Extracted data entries
::::

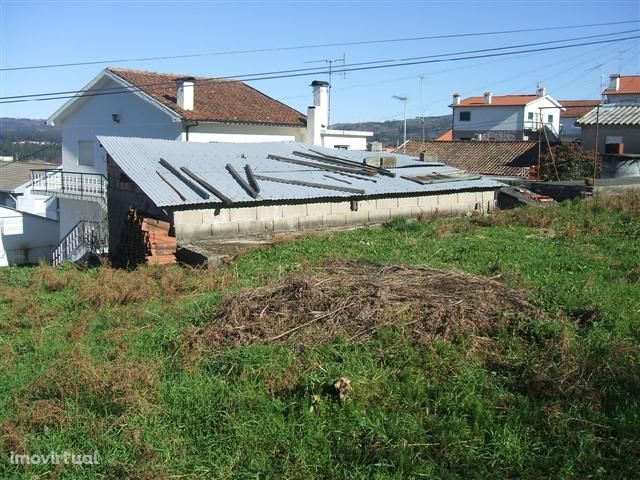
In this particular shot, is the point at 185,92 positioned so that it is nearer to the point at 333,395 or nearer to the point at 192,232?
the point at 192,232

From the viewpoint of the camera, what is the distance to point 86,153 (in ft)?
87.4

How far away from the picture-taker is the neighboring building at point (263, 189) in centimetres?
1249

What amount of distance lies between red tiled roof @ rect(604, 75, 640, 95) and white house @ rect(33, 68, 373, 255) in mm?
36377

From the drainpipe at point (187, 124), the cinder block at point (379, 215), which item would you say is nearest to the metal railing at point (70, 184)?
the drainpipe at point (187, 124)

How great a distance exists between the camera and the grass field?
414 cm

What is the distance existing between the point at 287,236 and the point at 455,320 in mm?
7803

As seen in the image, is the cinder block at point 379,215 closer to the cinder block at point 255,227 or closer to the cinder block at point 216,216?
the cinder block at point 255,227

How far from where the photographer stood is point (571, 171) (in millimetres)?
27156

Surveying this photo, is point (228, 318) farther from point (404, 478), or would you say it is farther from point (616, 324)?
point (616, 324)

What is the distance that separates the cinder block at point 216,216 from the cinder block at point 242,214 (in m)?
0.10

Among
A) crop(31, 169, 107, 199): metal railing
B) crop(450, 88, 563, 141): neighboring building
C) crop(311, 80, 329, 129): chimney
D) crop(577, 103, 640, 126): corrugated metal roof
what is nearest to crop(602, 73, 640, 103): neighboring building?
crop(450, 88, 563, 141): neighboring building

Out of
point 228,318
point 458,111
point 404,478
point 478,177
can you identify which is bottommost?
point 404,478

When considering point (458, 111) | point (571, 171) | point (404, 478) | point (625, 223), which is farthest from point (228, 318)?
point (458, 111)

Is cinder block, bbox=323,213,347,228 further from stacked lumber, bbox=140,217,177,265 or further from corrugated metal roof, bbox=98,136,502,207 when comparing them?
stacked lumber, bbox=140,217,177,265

::::

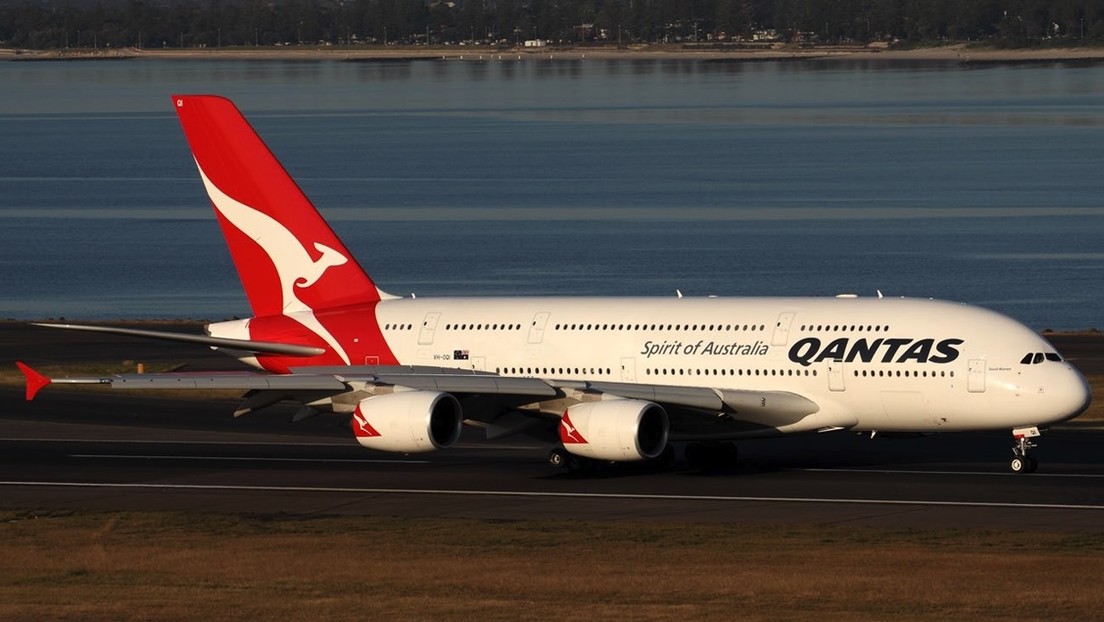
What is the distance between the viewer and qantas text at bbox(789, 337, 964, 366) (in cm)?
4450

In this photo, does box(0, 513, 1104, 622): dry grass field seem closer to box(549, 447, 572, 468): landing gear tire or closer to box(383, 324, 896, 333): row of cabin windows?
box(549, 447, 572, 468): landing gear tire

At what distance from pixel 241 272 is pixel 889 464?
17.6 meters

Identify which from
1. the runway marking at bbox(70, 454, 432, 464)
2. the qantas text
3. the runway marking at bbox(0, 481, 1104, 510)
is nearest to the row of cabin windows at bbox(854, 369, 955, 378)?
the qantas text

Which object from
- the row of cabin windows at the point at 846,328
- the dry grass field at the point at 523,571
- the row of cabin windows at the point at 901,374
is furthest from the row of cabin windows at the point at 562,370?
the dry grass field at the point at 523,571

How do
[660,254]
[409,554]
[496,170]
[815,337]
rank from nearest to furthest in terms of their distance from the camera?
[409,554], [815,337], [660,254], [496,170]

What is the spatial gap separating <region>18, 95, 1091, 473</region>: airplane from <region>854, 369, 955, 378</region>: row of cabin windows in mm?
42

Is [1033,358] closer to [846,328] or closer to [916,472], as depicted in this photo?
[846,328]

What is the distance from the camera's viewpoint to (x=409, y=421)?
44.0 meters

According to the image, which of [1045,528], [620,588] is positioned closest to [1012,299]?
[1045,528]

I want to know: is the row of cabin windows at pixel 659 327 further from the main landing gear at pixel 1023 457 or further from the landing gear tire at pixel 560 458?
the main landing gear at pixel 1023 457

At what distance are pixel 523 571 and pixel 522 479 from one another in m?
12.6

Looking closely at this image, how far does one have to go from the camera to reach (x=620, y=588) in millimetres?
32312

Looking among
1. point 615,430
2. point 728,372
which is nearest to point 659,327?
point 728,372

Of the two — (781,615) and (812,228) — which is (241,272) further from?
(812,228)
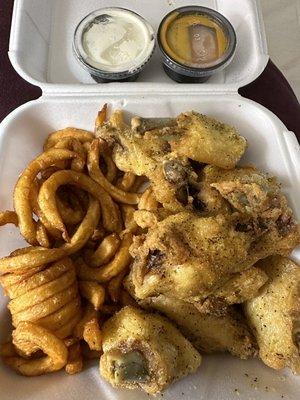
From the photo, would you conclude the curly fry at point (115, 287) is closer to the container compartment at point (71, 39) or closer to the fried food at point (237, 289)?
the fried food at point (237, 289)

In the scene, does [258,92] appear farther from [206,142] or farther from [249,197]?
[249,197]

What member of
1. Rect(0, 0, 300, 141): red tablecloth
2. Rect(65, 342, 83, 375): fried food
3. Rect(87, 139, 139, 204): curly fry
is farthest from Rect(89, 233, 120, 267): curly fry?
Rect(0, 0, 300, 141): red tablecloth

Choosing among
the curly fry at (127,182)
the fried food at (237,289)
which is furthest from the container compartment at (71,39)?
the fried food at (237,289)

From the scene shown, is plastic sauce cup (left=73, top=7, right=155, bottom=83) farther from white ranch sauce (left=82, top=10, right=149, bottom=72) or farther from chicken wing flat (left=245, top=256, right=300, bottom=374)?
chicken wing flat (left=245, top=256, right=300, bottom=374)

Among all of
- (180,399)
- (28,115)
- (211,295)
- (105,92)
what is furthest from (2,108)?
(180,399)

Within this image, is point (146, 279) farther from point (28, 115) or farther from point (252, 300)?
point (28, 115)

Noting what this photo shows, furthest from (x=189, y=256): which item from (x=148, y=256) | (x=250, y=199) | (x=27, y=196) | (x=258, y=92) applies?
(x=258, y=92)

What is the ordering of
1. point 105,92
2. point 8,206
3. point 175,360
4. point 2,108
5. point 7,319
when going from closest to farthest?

::::

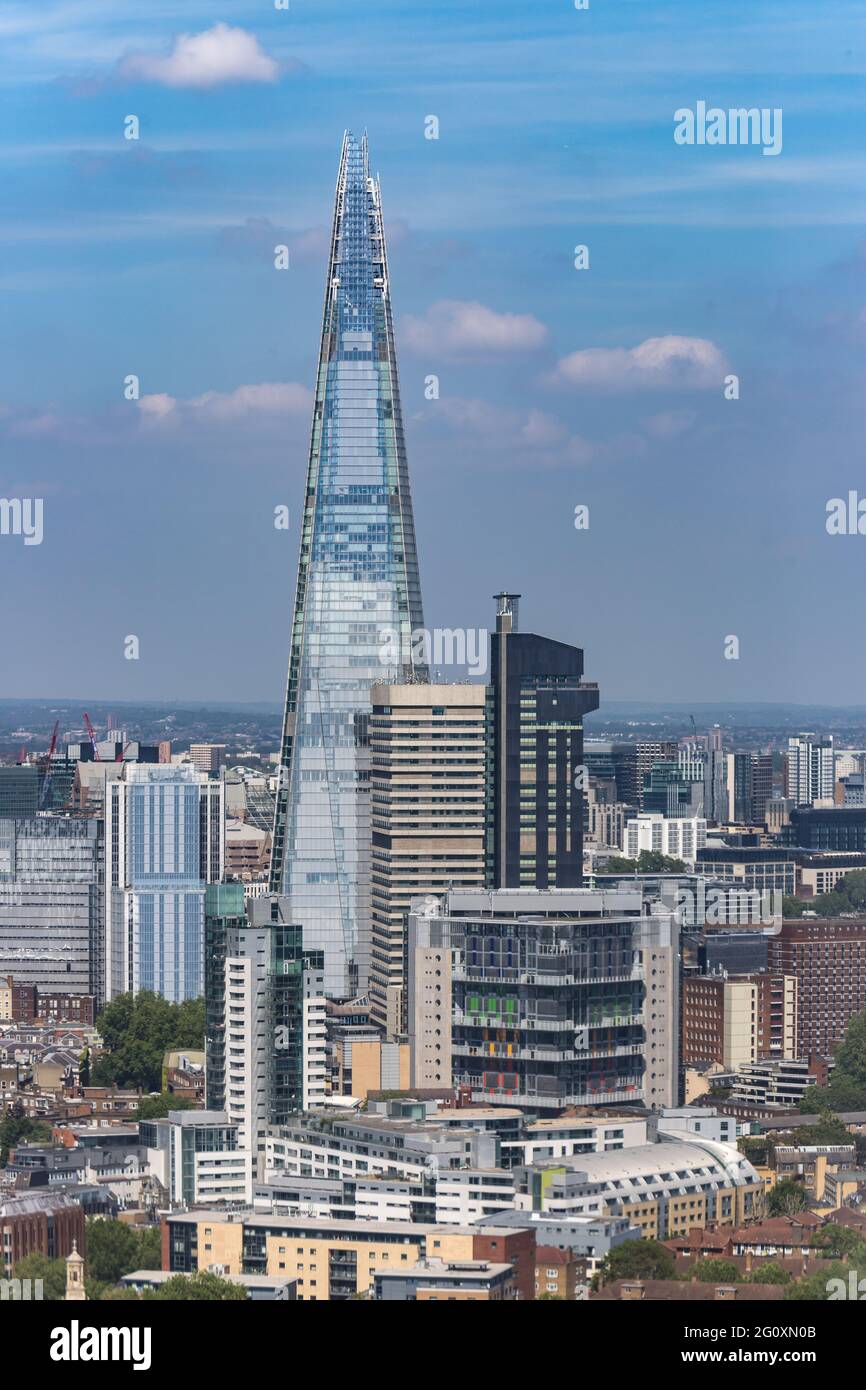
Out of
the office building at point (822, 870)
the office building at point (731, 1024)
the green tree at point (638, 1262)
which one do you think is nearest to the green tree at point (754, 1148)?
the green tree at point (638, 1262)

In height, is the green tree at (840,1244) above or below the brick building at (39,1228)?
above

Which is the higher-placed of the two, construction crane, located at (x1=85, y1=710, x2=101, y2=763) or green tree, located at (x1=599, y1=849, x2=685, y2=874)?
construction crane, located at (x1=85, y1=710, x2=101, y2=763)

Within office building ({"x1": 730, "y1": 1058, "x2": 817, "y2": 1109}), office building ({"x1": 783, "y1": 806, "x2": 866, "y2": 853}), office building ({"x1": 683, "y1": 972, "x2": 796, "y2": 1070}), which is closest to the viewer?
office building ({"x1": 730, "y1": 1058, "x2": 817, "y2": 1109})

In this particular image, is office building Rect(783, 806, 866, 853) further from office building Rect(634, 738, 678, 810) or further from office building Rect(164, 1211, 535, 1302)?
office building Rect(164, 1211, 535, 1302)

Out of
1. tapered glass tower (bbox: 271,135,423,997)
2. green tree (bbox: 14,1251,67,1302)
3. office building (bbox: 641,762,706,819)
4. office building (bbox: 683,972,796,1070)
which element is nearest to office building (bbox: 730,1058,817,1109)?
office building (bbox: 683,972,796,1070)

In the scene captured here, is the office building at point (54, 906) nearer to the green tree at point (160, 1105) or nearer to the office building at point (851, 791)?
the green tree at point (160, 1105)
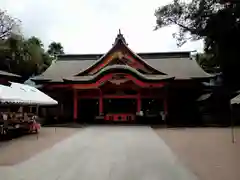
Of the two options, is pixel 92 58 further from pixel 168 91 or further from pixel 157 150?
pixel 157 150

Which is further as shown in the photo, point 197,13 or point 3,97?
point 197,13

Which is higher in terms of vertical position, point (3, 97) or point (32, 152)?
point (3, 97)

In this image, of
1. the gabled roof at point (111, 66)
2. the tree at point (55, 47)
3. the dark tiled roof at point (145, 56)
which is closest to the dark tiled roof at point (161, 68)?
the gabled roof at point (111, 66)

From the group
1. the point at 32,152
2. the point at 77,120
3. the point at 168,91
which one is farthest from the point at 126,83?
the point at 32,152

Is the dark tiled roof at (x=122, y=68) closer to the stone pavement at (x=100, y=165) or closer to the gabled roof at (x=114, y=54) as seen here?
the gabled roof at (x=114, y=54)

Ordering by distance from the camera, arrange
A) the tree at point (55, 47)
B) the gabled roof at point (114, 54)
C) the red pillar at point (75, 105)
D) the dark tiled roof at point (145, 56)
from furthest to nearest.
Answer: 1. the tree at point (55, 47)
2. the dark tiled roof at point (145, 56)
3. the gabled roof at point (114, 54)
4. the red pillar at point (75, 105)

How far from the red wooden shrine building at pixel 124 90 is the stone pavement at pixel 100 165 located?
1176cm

::::

--- Exercise aim ---
Copy the records above verbatim, from the line containing "What is the ordering of" through the line containing "when going from closest to farthest?", inclusive.

--- Solution to the problem ---
What is the ordering of
1. point 105,92
2. point 8,206
3. point 175,360
4. point 2,108
5. point 7,319
when going from closest to farthest?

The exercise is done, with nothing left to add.